---
name: metabolomics-model-performance-comparison
description: Use when you have trained multiple machine learning classifiers (e.g., AdaBoost, SVM, Random Forest) on the same metabolomics peak-quality training set using k-fold cross-validation with repeated runs (e.
license: CC-BY-4.0
metadata:
  edam_operation: http://edamontology.org/operation_3436
  edam_topics:
  - http://edamontology.org/topic_3172
  - http://edamontology.org/topic_3407
  - http://edamontology.org/topic_0091
  tools:
  - MetaClean
  - R
  - caret
  techniques:
  - LC-MS
derived_from:
- doi: 10.1007/s11306-020-01738-3
  title: MetaClean
- doi: 10.1186/1471-2105-15-s11-s5
  title: ''
evidence_spans:
- MetaClean is a package for building classifiers to identify low quality integrations in untargeted metabolomics data.
- '`MetaClean` provides 8 classification algorithms (implemented with the R package `caret`) for building a predictive model.'
- getEvalObj is called to extract the relevant data from the three objects provided by ther user and store them in an object of class evalObj
- It is an R package and can be easily incorporated
- MetaClean provides 8 classification algorithms (implemented with the R package caret)
claims: []
provenance:
  collection: https://w3id.org/holobiomicslab/asb-skill/collection/metabolomics/v2
  assembled_by: scripts/collect_metabolomics_collection.py
  sources:
  - build: coll_metaclean_cq
    doi: 10.1007/s11306-020-01738-3
    title: MetaClean
  dedup_kept_from: coll_metaclean_cq
schema_version: 0.2.0
attribution:
  generator: AgenticScienceBuilder
  original_doi: 10.1007/s11306-020-01738-3
  all_source_dois:
  - 10.1007/s11306-020-01738-3
  - 10.1186/1471-2105-15-s11-s5
  zenodo_doi: 10.5281/zenodo.20794027
  curators: []
  promoter: Louis-Félix Nothias
  sponsor: CNRS & Université Côte d'Azur
---

# metabolomics-model-performance-comparison

## Summary

Compare machine learning classifier performance across multiple algorithms and metric sets to identify the best-performing model for detecting low-quality peaks in untargeted LC-MS metabolomics data.
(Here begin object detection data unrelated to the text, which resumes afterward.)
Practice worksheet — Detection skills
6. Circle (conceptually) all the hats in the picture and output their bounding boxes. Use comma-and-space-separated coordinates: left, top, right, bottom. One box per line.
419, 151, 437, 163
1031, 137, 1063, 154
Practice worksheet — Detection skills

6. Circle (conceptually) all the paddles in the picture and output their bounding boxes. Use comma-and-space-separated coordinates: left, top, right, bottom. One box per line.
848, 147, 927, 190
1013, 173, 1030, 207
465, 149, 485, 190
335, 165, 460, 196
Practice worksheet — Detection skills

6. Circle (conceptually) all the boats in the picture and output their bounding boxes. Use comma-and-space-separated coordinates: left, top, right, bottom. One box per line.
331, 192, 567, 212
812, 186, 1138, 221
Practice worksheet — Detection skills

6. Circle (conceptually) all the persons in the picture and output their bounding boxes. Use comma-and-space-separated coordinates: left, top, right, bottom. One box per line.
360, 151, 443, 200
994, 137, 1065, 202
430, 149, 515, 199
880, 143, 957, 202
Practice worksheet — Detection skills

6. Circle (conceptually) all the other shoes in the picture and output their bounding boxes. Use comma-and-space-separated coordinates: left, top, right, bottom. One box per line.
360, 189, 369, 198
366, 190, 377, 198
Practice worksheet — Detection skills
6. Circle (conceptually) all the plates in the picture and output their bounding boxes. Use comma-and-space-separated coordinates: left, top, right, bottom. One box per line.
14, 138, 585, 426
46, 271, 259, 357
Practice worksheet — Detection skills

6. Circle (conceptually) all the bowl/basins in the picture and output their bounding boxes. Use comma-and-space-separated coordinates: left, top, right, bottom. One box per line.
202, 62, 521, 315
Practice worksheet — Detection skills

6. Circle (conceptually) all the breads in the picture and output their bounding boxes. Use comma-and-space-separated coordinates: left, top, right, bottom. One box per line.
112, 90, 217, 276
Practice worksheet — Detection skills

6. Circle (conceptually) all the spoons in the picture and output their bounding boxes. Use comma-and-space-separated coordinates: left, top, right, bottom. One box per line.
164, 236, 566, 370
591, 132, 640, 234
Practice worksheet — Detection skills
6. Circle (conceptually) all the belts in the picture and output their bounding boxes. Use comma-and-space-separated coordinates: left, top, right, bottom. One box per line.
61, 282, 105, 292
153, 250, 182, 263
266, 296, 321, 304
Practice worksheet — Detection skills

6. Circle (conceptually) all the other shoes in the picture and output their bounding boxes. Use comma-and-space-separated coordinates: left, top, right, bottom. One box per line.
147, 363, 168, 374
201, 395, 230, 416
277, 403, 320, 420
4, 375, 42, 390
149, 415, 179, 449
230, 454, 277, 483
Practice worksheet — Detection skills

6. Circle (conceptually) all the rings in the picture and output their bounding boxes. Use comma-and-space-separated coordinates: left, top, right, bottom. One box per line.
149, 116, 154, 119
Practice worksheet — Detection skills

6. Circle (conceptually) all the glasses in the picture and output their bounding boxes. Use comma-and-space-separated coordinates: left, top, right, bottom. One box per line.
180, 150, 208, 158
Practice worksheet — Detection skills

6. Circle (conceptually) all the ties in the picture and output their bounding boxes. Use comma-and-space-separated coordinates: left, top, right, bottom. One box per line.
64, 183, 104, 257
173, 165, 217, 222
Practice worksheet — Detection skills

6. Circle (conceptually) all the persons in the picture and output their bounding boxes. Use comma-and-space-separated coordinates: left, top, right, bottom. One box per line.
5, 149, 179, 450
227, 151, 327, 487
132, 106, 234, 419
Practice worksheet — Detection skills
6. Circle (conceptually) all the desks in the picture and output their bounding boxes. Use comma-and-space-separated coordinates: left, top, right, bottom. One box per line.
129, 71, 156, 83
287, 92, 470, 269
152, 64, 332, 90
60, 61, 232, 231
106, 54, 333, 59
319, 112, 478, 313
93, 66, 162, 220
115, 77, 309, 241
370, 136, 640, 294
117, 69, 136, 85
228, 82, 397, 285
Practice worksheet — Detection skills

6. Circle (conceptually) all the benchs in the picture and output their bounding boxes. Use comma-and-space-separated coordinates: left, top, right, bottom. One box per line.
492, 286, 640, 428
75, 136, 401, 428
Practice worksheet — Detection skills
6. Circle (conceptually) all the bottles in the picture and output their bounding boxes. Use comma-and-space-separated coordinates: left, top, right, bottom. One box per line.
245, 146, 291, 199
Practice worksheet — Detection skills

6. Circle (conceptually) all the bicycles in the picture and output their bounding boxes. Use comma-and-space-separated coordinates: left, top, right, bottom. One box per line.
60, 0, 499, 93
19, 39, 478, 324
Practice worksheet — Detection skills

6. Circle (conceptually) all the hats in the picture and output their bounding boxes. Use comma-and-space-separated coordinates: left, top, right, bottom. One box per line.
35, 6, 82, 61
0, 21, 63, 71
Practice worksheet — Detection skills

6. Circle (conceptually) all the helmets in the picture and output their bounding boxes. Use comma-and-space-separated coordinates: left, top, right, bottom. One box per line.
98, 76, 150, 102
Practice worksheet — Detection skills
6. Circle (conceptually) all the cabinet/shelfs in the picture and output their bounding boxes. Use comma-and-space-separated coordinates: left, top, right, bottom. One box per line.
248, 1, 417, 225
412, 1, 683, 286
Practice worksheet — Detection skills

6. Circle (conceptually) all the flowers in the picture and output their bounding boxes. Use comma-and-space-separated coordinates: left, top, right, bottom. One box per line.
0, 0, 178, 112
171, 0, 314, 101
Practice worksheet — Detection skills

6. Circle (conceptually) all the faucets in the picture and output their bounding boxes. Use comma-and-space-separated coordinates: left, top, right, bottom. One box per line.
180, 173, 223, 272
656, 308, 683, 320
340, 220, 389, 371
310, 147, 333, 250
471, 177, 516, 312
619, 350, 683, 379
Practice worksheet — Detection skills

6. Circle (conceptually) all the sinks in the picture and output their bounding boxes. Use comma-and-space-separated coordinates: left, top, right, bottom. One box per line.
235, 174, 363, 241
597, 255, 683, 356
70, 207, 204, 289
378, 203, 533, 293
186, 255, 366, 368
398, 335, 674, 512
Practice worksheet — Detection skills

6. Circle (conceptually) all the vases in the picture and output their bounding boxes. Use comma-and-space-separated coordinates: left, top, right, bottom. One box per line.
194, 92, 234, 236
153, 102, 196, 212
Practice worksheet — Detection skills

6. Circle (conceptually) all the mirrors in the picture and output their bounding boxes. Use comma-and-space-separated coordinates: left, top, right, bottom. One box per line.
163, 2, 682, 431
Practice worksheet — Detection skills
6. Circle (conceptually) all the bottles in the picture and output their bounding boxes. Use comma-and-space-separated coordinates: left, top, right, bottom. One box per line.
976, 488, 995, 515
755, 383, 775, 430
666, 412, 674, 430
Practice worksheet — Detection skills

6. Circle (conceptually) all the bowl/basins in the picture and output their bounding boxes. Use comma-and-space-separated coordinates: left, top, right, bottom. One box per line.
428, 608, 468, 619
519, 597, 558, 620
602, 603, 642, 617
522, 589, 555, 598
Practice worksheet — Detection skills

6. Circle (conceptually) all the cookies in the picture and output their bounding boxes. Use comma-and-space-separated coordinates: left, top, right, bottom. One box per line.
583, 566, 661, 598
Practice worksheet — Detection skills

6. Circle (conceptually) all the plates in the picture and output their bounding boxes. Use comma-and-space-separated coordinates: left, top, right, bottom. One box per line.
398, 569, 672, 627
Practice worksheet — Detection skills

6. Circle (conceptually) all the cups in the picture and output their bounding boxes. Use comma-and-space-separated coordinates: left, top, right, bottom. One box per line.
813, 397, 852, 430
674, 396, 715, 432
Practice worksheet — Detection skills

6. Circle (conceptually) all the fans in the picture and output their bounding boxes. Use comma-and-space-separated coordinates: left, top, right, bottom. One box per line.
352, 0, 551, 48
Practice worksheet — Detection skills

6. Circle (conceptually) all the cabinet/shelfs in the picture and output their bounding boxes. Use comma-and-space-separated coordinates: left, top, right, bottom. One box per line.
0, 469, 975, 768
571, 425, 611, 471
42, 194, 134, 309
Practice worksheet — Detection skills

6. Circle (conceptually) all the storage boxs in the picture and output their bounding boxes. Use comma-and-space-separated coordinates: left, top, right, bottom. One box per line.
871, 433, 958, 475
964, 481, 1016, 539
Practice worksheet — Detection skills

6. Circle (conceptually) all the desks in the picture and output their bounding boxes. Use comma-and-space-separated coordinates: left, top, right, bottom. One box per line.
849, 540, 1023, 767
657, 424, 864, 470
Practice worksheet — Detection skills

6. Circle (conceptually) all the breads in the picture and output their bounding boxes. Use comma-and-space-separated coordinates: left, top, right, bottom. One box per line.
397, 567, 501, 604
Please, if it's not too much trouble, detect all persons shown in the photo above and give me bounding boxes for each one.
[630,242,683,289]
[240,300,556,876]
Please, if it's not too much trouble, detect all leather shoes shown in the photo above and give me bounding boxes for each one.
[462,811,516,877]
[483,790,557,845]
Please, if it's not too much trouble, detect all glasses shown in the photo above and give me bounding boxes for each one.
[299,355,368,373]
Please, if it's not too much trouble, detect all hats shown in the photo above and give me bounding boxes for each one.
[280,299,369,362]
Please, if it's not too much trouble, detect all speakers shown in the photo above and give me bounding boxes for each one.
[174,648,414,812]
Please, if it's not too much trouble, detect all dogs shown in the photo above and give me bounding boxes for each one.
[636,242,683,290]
This skill synthesizes evaluation measures (e.g., sensitivity, specificity, accuracy, balanced accuracy) computed via k-fold cross-validation to guide model selection before final training.

## When to use

You have trained multiple machine learning classifiers (e.g., AdaBoost, SVM, Random Forest) on the same metabolomics peak-quality training set using k-fold cross-validation with repeated runs (e.g., k=5, repNum=10), and you need to objectively rank them by performance to select which single model to train and deploy on held-out test data. Typical trigger: you have access to a list of trained models returned by runCrossValidation() with evaluation measures already computed, and you must decide which algorithm and metric set (M4, M7, M11) combination yields the best generalization.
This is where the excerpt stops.